Section 19. Department of Energy regulations relating to the 
        safeguarding and security of restricted data

    Section 19 amends the Atomic Energy Act of 1954 (42 U.S.C. 
2241 et seq.) by inserting a new section authorizing the 
assessment of civil penalties of not more than $100,000 per 
incidence for any person who has entered in a contract or 
agreement with the DOE, or a subcontract or subagreement 
thereto, and who violates (or whose employee violates) any 
applicable DOE rule, regulation, or order relating to the 
safeguarding or security of Restricted Data or other classified 
or sensitive information. This section also authorizes the 
Secretary to assess monetary penalties against DOE contractors 
for any violation by the contractor or contractor employees of 
any rule, regulation, or order relating to the safeguarding or 
security of Restricted Data or other classified or sensitive 
information.

Section 20. Whistleblower protection

    Subsection 20(a) requires the Secretary of Energy to 
establish a whistleblower protection program to ensure that no 
DOE employee or DOE contractor employee may be discharged, 
demoted, or otherwise discriminated against as a reprisal for 
disclosing information to a person or entity referred to in 
subsection 20(b) information which the employee or contractor 
reasonably believes to provide direct and specific evidence of 
a violation of any Federal law or regulation; of gross 
mismanagement, gross waste of funds, or abuse of authority; or 
of a false statement to Congress on an issue of material fact.
——————————
DIRECTION 1:
Please quote the legislative summary, beginning at the words "Section 20. Whistleblower" and stopping after "of material fact.".
DIRECTION 2:
In the legislative summary, what is the largest civil penalty per incidence that Section 19 allows?
DIRECTION 3:
Decide whether each statement agrees with the legislative summary, answering yes or no and quoting the words that settle it: (a) Section 19 amends the Atomic Energy Act of 1954. (b) Subsection 20(a) requires the Attorney General to establish the whistleblower protection program. (c) The protected disclosures include evidence of a false statement to Congress on an issue of material fact.
The records that come next are separate material, unrelated to the legislative summary.

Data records
——————————
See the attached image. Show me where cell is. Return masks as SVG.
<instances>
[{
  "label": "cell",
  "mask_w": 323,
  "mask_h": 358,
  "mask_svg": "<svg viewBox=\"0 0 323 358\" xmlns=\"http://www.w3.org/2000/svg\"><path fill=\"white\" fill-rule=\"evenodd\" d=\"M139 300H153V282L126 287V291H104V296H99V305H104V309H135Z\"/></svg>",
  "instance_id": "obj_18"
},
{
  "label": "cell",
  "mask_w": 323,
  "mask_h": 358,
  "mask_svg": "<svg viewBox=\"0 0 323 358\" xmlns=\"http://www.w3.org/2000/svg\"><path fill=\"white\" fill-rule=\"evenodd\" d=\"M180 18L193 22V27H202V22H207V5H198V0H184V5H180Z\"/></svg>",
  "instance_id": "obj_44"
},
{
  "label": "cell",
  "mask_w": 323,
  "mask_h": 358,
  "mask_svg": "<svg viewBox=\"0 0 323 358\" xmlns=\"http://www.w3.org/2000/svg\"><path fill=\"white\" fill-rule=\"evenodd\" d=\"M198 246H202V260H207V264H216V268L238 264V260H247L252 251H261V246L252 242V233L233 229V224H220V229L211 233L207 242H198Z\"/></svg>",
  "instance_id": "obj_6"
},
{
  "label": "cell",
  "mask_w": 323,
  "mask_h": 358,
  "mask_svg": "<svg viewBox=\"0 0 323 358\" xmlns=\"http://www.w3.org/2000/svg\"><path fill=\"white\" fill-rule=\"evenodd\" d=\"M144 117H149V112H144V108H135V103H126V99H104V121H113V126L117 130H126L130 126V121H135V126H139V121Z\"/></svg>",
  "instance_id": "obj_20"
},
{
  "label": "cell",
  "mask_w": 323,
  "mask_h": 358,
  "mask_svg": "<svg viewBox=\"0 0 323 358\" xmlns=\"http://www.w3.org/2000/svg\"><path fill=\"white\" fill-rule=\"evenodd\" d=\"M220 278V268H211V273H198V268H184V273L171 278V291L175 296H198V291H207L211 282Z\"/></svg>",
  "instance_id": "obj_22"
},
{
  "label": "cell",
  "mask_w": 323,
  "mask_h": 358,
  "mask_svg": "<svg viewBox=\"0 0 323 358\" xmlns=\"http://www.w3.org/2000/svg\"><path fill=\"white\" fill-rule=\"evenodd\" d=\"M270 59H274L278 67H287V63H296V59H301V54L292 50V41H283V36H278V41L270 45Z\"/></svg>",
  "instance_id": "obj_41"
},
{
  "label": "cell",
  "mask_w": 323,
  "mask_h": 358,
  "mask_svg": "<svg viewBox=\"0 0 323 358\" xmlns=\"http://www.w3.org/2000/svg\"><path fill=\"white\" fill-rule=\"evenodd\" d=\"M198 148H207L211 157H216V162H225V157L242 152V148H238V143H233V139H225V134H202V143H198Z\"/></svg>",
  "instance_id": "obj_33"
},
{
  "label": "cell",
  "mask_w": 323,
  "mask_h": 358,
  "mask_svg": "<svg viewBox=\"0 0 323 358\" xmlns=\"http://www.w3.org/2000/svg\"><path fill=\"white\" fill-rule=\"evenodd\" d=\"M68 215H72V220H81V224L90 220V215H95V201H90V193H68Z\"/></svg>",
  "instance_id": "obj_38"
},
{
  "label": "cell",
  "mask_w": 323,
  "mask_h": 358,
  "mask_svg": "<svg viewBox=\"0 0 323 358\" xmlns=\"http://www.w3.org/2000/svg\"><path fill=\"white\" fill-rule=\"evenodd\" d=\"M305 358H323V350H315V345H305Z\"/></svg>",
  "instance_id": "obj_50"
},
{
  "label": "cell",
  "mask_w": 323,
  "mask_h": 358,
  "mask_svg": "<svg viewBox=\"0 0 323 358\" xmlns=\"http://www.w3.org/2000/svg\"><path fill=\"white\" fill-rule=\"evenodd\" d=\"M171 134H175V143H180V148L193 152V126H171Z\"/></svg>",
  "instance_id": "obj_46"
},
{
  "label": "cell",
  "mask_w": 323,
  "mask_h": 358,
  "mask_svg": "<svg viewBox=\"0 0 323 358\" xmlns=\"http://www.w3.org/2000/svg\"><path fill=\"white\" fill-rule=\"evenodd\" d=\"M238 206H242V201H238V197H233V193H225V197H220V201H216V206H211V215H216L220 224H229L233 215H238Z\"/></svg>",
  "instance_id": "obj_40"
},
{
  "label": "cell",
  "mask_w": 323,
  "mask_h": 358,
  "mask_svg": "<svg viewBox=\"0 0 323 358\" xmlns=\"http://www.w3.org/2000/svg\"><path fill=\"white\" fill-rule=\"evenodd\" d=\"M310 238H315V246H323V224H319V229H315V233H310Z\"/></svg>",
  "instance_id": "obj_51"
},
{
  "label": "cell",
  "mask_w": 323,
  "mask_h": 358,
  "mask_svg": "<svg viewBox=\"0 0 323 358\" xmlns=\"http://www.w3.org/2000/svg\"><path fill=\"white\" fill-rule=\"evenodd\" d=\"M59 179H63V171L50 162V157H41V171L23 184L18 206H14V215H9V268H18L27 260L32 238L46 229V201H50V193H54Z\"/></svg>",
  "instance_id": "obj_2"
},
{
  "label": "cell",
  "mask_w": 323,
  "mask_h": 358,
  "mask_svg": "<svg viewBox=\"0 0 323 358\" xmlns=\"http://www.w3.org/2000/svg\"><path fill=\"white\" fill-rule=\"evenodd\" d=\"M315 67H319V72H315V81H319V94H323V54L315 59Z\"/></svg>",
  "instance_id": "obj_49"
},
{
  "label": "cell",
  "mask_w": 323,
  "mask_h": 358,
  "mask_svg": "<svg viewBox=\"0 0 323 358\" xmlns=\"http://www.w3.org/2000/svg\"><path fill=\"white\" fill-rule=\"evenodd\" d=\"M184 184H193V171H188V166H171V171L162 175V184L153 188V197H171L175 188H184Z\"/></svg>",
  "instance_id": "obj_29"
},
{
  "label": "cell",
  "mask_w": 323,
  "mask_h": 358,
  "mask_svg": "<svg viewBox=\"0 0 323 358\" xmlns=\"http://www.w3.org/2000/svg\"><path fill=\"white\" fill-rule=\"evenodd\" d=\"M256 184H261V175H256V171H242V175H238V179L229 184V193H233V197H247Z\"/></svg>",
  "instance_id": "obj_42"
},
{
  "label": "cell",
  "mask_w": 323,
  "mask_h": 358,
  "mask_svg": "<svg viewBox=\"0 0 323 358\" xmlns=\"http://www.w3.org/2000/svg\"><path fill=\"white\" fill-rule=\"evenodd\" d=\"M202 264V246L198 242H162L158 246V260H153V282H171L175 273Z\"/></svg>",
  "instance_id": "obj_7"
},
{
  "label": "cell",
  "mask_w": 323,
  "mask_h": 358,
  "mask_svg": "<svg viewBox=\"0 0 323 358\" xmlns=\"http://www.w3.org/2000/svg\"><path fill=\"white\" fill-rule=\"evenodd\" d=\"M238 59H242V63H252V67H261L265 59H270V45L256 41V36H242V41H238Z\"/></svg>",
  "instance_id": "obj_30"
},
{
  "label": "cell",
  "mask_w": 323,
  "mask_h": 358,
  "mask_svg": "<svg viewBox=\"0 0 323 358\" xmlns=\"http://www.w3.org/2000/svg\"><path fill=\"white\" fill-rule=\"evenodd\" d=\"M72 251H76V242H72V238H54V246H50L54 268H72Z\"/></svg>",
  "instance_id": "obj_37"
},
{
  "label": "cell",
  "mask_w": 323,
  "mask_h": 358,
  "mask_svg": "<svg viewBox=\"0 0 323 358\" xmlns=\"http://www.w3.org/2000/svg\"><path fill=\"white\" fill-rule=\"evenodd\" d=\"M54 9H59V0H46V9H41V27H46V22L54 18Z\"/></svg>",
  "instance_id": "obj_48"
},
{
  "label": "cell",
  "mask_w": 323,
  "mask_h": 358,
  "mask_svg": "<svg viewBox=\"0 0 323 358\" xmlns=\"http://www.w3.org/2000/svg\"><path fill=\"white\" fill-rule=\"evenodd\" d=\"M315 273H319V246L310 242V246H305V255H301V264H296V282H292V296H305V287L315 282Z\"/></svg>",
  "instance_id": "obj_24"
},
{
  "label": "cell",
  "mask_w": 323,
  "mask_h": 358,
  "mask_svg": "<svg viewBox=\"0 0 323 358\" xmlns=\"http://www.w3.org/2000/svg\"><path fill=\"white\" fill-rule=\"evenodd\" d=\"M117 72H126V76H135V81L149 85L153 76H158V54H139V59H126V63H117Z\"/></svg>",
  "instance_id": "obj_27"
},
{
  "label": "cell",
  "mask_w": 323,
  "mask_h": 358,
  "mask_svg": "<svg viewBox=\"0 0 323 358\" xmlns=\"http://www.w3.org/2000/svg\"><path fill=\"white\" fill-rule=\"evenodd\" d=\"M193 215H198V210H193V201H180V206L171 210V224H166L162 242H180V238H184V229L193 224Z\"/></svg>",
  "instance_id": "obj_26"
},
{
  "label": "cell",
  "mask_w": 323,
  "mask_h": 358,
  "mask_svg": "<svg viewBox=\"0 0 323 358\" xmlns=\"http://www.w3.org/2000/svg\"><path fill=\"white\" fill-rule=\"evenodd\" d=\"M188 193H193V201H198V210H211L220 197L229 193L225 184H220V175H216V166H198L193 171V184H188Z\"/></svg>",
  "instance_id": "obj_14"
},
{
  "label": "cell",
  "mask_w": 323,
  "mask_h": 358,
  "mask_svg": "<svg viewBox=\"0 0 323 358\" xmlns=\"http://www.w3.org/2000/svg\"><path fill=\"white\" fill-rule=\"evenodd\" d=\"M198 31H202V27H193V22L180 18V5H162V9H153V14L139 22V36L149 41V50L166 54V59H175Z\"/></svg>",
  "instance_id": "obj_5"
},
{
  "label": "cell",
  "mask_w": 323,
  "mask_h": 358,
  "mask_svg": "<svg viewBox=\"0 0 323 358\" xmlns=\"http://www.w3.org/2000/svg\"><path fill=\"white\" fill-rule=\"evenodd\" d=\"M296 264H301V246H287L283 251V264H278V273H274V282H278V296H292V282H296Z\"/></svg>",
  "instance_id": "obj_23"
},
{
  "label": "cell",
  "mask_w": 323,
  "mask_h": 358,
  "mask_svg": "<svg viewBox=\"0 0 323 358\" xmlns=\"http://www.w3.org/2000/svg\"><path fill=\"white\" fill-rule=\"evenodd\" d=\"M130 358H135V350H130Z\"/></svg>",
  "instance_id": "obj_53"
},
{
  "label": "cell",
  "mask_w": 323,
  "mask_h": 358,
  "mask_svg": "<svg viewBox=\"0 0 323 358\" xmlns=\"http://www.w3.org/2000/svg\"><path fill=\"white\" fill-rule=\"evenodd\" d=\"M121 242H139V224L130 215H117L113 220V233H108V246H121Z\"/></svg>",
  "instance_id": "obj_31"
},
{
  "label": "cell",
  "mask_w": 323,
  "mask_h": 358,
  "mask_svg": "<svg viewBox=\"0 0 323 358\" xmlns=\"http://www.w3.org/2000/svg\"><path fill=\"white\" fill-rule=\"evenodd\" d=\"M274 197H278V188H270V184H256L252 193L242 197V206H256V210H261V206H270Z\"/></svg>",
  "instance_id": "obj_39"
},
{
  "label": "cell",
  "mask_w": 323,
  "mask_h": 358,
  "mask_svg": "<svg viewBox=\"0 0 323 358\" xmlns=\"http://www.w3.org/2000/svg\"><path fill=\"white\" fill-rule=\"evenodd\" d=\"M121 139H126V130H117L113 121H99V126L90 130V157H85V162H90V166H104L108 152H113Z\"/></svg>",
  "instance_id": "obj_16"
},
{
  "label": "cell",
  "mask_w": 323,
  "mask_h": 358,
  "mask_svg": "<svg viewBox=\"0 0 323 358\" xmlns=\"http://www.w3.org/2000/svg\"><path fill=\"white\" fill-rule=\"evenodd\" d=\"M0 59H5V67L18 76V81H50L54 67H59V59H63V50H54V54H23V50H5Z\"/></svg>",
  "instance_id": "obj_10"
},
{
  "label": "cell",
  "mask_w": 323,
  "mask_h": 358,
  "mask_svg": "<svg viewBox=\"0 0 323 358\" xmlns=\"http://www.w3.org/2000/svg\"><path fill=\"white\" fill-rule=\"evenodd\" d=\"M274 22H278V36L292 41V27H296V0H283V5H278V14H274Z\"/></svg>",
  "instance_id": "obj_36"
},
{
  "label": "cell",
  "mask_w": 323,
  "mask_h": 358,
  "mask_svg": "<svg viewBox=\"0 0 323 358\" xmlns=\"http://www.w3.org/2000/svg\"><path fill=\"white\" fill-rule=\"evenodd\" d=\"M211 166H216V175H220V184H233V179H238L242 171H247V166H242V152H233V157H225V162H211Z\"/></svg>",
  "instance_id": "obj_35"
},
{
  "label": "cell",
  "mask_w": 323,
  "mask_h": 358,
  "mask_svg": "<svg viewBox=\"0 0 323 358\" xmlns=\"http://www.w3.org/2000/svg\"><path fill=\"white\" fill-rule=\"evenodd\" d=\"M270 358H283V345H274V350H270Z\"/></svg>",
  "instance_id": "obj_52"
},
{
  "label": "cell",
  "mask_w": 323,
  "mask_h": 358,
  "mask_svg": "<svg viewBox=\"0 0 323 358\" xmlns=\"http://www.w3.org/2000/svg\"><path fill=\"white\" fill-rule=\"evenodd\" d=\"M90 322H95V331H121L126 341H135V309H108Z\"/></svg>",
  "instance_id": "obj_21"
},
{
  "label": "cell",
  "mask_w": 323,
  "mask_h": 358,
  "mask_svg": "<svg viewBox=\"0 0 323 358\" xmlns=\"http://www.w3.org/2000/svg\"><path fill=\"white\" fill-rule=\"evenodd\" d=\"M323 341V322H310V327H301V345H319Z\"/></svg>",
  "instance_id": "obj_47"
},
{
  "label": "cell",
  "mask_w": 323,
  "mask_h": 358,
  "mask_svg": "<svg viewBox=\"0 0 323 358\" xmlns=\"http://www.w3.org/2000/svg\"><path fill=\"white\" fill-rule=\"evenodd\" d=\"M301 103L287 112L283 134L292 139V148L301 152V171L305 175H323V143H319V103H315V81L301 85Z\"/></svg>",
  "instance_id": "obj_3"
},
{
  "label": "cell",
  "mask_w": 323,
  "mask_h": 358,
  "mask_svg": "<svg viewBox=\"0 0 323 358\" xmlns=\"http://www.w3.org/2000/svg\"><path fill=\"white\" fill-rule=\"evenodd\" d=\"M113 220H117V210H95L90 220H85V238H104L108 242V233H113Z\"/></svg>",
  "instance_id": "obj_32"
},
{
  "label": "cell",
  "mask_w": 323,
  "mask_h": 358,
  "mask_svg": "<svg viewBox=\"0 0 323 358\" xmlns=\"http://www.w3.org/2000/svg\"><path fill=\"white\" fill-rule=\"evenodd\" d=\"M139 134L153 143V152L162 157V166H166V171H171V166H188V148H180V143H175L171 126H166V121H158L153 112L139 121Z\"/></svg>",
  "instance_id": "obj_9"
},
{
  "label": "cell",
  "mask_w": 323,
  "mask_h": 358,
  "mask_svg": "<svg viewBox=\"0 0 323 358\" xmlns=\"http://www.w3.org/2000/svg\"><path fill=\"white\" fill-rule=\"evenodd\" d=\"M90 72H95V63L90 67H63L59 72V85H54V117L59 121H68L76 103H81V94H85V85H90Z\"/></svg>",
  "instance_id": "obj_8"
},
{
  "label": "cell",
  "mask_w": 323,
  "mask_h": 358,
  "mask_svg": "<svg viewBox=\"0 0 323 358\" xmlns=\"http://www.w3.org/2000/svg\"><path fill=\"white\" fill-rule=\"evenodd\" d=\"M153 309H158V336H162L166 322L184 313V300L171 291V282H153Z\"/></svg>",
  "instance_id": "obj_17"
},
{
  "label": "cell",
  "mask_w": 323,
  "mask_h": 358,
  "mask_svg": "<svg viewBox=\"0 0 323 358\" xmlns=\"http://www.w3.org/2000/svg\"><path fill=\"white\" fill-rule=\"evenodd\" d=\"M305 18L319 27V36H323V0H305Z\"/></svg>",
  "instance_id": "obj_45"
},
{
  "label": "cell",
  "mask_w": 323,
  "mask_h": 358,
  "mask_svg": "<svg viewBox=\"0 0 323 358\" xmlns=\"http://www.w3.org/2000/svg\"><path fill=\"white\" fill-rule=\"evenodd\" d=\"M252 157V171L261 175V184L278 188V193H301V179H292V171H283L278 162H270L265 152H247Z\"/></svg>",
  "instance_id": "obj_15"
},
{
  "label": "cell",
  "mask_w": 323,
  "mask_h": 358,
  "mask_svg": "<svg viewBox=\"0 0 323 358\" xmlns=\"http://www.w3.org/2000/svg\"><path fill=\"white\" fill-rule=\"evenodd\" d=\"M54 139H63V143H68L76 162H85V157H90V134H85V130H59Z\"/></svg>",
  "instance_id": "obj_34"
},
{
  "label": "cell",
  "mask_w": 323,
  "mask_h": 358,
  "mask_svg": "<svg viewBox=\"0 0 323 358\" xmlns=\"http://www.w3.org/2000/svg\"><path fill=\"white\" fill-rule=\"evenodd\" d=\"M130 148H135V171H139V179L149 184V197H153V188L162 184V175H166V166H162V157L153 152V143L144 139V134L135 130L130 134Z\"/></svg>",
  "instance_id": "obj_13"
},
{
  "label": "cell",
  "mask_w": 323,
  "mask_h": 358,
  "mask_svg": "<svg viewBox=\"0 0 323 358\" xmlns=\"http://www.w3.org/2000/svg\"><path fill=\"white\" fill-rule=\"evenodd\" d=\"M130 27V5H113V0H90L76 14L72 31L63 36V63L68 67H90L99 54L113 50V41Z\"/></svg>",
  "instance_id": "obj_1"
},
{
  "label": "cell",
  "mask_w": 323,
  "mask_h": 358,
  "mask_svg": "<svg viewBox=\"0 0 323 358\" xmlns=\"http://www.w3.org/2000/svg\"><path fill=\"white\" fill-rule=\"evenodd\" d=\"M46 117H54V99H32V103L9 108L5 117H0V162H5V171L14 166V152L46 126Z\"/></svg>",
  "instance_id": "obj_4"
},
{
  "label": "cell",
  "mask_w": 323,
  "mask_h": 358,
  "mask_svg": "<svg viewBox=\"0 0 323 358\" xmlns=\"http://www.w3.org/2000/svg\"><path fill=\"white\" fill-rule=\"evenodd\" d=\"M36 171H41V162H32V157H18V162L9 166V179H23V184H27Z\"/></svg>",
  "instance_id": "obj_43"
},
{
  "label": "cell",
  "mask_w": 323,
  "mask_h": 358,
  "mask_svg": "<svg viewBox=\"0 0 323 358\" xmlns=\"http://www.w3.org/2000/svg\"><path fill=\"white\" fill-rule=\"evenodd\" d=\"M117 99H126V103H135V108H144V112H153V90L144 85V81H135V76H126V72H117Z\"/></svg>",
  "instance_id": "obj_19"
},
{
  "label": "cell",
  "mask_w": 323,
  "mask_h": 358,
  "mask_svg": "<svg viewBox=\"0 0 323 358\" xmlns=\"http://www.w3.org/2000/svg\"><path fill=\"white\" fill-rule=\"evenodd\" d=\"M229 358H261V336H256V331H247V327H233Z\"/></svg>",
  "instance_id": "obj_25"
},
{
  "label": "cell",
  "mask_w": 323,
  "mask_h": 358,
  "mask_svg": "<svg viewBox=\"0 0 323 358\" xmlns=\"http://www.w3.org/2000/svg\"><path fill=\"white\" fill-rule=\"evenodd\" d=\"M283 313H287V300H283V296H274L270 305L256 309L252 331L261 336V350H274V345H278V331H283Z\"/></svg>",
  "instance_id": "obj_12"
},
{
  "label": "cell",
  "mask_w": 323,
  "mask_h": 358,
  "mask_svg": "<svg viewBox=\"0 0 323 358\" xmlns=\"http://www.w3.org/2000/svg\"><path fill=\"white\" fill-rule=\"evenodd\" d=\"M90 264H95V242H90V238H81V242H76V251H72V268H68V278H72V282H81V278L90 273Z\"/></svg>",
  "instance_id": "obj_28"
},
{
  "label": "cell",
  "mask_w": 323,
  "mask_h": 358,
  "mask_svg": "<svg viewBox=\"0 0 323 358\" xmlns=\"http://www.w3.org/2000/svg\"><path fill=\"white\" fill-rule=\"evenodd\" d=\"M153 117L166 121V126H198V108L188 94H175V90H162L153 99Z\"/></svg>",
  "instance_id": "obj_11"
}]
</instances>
——————————
TASK RESULT 1:
Section 20. Whistleblower protection

    Subsection 20(a) requires the Secretary of Energy to 
establish a whistleblower protection program to ensure that no 
DOE employee or DOE contractor employee may be discharged, 
demoted, or otherwise discriminated against as a reprisal for 
disclosing information to a person or entity referred to in 
subsection 20(b) information which the employee or contractor 
reasonably believes to provide direct and specific evidence of 
a violation of any Federal law or regulation; of gross 
mismanagement, gross waste of funds, or abuse of authority; or 
of a false statement to Congress on an issue of material fact.

TASK RESULT 2:
Not more than $100,000 per incidence.

TASK RESULT 3:
(a) Yes: "Section 19 amends the Atomic Energy Act of 1954"
(b) No: "requires the Secretary of Energy to establish a whistleblower protection program"
(c) Yes: "of a false statement to Congress on an issue of material fact"